Texas Cannabis Industry Association launches five city tour
Cannabis is an industry unlike any other. Capable of providing life-saving medicine, sustainable fuel alternatives, safer pain management, cannabis is more than just a commodity, or “drug” it is a way of life for some and a saving grace for others. For these reasons, a group of law students along with a business owner in Fort Worth Texas founded the Texas Cannabis Industry Association (TCIA).
Plagued with the question: “how can you have an industry association without an industry” this organization carried on determined to lay a foundation of advocacy and education. Contrary to popular belief, a poll conducted by Texas Public Policy shows that 79 percent of Texans support drug law reform. Even more surprising, another poll from Texas Public Policy shows that 58 percent of Texans are in favor of regulating marijuana similarly to alcohol. This is the same percentage Florida had when their bill failed in 2014.
Not only is there public support according to the polls, the efforts of activist groups are nothing to be ignored. Shaun McAlister, the Executive Director of DFW NORML has grown his chapter of the National Organization for the Reform of Marijuana Laws (NORML) to be one of the largest in the nation with over 1100 members. They express their support in every way possible, whether it’s standing on bridges holding signs encouraging drivers to honk their support, or by holding one of their several concerts, marches, or annual conferences. The only law school chapter, Legally NORML, was also founded in Texas in addition to countless NORML and Students for Sensible Drug Policy chapters.
What started as the desire to unite all of these organizations quickly developed into the Texas Cannabis Industry Association (TCIA). TCIA serves to bring together all of the organizations and provide one united platform so that the message of responsible use can be echoed. TCIA also serves to provide mentor-ship and education to those interested in being involved in the cannabis industry.
While only ancillary businesses are legally allowed to form and build right now, those waiting to open dispensaries and farms are given the tools they need to be successful when the day finally does come. According to Marijuana Policy Project’s Texas representative Heather Fazio, she says that will hopefully be in “2017 for medicinal and 2019 for full on recreational.”
Marijuana Policy Project is the largest nonprofit organization in the country devoted to ending the war on drugs. They have been successful in every state they have sunk their claws into through lobby training, speaking, and fundraising to help enact some form of legalized use. Recently they have launched a full on project Texas and plan to go full force until the legalization bills are passed. Based on their 2017 and 2019 projections, TCIA saw the need to give Texans the education they needed in order for them to feel comfortable establishing a cannabis industry.
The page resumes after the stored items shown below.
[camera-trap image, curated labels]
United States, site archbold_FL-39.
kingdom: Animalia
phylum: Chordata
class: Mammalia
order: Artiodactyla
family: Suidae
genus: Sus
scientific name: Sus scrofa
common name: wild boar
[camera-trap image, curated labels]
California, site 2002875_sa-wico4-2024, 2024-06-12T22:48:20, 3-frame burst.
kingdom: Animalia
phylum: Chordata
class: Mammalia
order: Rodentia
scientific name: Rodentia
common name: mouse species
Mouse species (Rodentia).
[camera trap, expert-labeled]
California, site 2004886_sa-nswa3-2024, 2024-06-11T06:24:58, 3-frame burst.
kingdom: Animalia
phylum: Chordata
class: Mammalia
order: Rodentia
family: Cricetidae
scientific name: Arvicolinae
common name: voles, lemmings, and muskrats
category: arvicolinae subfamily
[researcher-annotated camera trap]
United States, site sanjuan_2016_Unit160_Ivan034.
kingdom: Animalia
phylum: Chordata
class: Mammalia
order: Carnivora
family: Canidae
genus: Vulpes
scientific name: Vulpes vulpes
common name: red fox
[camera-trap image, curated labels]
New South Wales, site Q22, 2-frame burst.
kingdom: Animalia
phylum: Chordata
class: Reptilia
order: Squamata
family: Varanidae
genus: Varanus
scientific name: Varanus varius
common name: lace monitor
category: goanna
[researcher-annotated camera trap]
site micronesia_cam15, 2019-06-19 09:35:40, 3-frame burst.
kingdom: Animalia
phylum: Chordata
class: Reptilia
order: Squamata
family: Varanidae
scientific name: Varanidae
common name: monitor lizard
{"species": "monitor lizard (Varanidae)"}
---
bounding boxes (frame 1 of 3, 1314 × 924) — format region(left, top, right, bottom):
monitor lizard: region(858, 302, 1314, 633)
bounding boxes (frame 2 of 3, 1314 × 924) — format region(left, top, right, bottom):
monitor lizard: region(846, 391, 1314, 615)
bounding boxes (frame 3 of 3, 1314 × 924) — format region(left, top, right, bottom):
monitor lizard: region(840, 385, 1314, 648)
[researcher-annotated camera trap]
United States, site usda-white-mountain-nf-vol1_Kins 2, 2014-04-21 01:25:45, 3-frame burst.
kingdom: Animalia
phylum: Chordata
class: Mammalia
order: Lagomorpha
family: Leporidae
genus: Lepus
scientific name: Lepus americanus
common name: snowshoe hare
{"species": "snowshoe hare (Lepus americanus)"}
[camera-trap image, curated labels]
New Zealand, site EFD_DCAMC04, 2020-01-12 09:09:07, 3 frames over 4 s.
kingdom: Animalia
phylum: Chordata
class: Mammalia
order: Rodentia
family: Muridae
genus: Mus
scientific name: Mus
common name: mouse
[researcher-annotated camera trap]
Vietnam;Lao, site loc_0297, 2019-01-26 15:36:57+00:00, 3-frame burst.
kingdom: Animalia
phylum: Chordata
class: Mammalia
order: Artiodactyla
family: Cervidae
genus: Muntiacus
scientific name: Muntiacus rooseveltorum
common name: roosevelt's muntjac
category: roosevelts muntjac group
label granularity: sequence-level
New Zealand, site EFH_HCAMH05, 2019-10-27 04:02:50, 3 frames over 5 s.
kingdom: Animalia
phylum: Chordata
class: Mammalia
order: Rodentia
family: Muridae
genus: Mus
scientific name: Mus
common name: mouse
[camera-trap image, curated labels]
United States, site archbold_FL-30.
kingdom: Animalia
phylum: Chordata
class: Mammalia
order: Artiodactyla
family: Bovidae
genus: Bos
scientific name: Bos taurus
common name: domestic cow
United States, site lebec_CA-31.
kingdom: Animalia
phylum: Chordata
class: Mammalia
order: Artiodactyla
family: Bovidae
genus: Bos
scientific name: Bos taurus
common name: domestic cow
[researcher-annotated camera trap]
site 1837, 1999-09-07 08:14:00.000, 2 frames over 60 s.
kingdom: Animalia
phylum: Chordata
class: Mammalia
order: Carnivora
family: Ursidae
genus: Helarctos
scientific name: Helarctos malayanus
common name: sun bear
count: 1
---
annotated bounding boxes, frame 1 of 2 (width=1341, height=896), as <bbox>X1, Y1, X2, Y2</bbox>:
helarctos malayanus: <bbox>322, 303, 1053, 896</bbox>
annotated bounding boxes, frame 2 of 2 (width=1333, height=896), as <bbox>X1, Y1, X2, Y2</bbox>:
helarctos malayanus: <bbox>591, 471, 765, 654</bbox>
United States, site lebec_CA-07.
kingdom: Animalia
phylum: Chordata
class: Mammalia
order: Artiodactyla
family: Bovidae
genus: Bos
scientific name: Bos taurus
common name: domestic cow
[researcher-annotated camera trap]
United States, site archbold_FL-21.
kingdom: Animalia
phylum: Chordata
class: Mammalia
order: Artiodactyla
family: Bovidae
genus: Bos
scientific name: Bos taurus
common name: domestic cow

To provide the necessary education to get Texas ready for legalized cannabis, TCIA partnered up with a cannabusiness consulting firm called ComfyTree. ComfyTree specializes in putting on an event called Cannabis Academy which gives attendees an inside look into life in the legalized industry. This includes a virtual tour of a hemp farm, advice from investment company executives, and access to meet major producers in the industry.
Through this partnership, TCIA is bringing the Cannabis Academy to Fort Worth on March 28.
True to the saying “everything’s bigger in Texas,” the education continues with additional events in Houston, Austin, College Station, and a location of the people’s choice to bring the total to a five city education series.
While the first event is intended to give someone a 360 degree glimpse into the world of cannabis, the following four stops are specific to each major aspect of the cannabis industry. This includes an investor/entrepreneur themed event intended to provide insight into how to get involved in the industry before you have the opportunity in Texas, followed by a cultivation and growing specific event intended to provide more detail and insight for those who want to be growers potentially following legalization. The fourth stop will encompass the manufacturing and retail products. This is intended to highlight the alternative consumption aspect of the industry, specifically, the edibles, topicals, and patches. The final stop on the tour will give attendees the basic checklist of what is necessary to apply for a license to own and operate a medicinal dispensary.
The purpose of this tour is not civil disobedience nor is it intended to be a protest, but instead a responsible approach to a developing need. The process in Colorado, incredible as it may be, is still being revised constantly and their population is a fifth of that in Texas. The reality is that the industry that is so much more than just an industry deserves to be founded on advocacy and education, both of which are necessary to create a community the legislature can trust with the job of taking on this industry in the Lone Star state.